Lembrei-me dele vendo o jogo da Argentina.
Eles perdiam por 2 a 0, faltavam pouco menos de 20 minutos. Viraram para 3 a 2
e ainda choraram ao comemorar a vitória. Isso é alma.
Ela não aparece apenas nas vitórias. O time
de Cabo Verde tem alma. Vem de um arquipélago de 530 mil habitantes, compete
pela primeira vez, empata com uma campeã do mundo, a Espanha; dá um tremendo
trabalho à outra campeã, a Argentina.
O nome do goleiro, Vozinha, já é um indício
de emoção. Quando o lateral faz um gol, dispensa abraços, corre para a
arquibancada e dá um beijo na amada.
Pensando no Brasil, pergunto-me onde perdemos
a nossa alma. Foi na tática passiva do técnico? Foi na declaração do craque de
que deveria estar de férias, mas era obrigado a jogar o Mundial de Clubes? Ou
foi nessa tóxica mistura de cartolas e ministros do STF?
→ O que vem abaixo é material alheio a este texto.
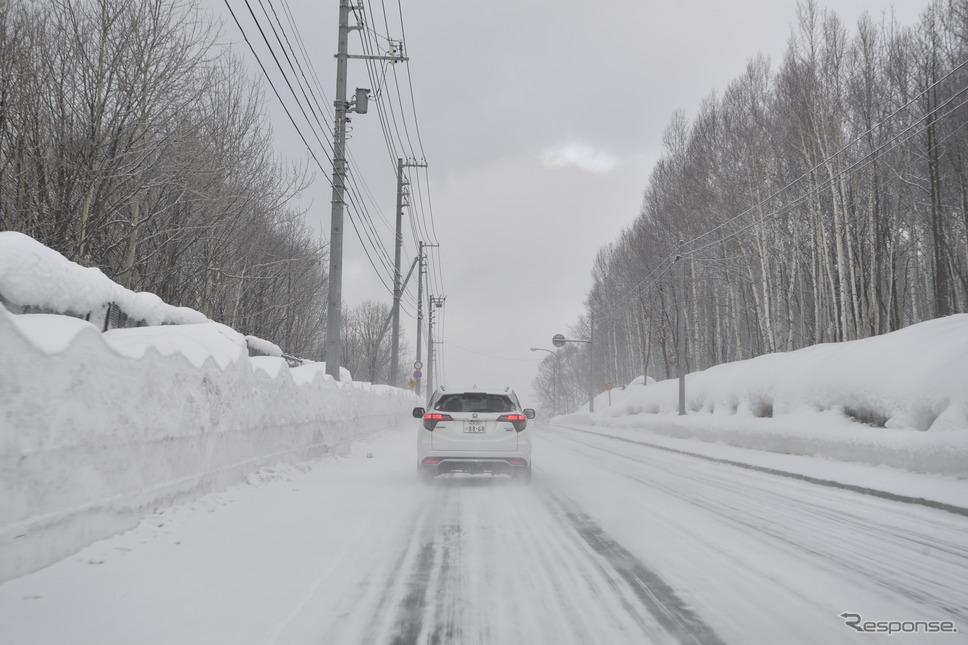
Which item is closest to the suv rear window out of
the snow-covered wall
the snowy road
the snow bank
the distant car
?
the distant car

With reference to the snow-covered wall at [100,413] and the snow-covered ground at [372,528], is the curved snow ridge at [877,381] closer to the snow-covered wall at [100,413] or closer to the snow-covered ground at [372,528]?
the snow-covered ground at [372,528]

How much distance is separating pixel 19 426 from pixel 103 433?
104 cm

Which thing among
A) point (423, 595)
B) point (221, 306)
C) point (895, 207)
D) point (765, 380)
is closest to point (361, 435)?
point (221, 306)

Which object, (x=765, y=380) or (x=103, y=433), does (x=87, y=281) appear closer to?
(x=103, y=433)

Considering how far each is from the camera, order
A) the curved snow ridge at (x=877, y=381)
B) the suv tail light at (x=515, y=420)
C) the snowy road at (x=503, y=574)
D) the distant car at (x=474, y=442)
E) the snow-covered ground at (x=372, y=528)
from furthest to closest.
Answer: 1. the curved snow ridge at (x=877, y=381)
2. the suv tail light at (x=515, y=420)
3. the distant car at (x=474, y=442)
4. the snow-covered ground at (x=372, y=528)
5. the snowy road at (x=503, y=574)

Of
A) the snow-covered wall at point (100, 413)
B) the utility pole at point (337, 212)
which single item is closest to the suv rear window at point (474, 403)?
the snow-covered wall at point (100, 413)

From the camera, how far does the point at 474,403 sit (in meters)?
10.7

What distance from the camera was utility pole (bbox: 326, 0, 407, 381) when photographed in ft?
54.5

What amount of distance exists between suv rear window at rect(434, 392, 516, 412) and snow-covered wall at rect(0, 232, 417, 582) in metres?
3.00

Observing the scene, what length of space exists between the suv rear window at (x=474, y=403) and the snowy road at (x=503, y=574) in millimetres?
2050

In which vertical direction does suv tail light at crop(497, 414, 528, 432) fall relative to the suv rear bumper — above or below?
above

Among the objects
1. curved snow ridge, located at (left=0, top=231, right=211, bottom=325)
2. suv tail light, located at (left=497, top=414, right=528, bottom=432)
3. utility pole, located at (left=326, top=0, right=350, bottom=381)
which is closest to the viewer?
curved snow ridge, located at (left=0, top=231, right=211, bottom=325)

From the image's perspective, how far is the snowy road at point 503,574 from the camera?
361 centimetres

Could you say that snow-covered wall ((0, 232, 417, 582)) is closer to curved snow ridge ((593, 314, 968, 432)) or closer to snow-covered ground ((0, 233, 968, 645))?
snow-covered ground ((0, 233, 968, 645))
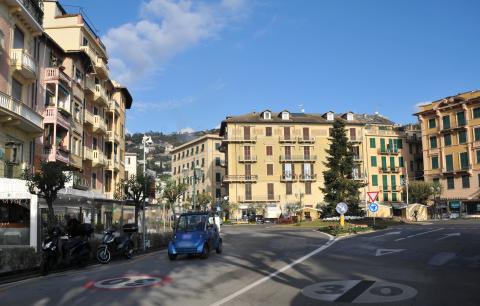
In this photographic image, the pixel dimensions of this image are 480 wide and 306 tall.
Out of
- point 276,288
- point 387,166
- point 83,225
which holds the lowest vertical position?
point 276,288

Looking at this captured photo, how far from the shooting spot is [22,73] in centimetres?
2822

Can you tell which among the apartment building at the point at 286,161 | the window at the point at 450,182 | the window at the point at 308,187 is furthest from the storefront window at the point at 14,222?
the window at the point at 308,187

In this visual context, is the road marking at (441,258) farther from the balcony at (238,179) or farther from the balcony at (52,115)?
the balcony at (238,179)

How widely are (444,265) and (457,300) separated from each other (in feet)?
16.8

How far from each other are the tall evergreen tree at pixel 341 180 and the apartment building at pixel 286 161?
2764 centimetres

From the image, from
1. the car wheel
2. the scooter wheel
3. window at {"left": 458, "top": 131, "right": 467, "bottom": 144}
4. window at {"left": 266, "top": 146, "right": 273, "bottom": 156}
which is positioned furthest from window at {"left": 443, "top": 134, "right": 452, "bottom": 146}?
the scooter wheel

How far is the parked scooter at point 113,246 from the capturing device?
1736cm

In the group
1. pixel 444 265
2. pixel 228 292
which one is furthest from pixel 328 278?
pixel 444 265

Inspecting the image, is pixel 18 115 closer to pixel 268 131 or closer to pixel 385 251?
pixel 385 251

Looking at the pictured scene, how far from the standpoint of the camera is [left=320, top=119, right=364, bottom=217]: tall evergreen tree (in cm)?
5100

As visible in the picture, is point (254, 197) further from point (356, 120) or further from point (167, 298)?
point (167, 298)

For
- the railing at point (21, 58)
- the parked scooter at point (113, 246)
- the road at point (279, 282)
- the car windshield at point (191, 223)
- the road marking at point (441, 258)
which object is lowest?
the road at point (279, 282)

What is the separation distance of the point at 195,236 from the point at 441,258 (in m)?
8.14

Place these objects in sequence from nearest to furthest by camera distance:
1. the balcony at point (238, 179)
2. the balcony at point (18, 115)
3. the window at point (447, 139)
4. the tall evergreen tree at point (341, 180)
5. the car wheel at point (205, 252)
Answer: the car wheel at point (205, 252) → the balcony at point (18, 115) → the tall evergreen tree at point (341, 180) → the window at point (447, 139) → the balcony at point (238, 179)
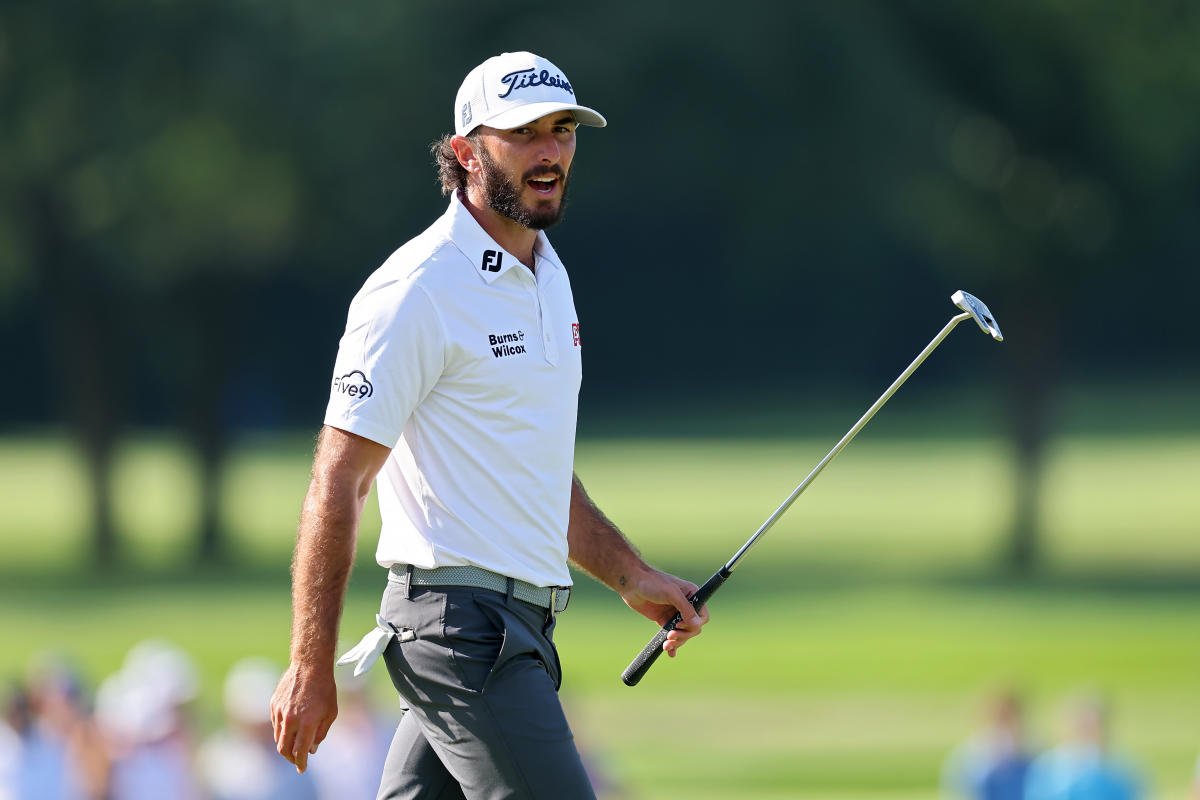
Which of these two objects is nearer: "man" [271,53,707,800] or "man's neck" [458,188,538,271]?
"man" [271,53,707,800]

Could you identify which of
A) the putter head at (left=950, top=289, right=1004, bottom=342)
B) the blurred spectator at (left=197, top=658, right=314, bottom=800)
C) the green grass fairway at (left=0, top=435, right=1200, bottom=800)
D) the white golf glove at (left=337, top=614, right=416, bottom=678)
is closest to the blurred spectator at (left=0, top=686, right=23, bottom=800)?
the blurred spectator at (left=197, top=658, right=314, bottom=800)

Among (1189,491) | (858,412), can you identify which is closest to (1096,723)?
(1189,491)

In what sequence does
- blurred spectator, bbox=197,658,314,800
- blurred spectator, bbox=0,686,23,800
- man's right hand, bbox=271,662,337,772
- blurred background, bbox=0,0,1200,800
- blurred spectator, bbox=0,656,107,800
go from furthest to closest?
blurred background, bbox=0,0,1200,800 < blurred spectator, bbox=0,686,23,800 < blurred spectator, bbox=0,656,107,800 < blurred spectator, bbox=197,658,314,800 < man's right hand, bbox=271,662,337,772

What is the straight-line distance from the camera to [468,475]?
4.60 m

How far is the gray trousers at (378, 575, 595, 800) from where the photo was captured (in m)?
4.47

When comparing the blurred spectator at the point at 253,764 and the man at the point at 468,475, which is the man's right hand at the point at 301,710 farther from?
the blurred spectator at the point at 253,764

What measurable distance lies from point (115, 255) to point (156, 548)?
6183mm

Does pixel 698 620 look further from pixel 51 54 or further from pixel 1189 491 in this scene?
pixel 1189 491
Um desastre nem sempre tem uma causa única. A
Argentina não chorará por nós, seu grande vizinho e rival. O Brasil virou
apenas uma lembrança. Temos de sair em busca da alma perdida. Lamento também
por Bangladesh: todos aqueles olhos brilhando sem perceber que o Brasil que
admiram não existe mais. Somos apenas um pedaço de história no futebol e um
país do futuro que jamais chegou.
É muito arriscado estabelecer uma relação
entre o futebol e o país. A Noruega foi mais longe que a Suécia. Isso significa
alguma diferença nacional? Não creio. Dentro dos seus limites, ambos vão bem e
orgulham seus habitantes.
O Brasil vive um momento especial. Há um
escândalo no ar, sem as consequências que teria em outros países. O embate
político não promete um futuro desejável.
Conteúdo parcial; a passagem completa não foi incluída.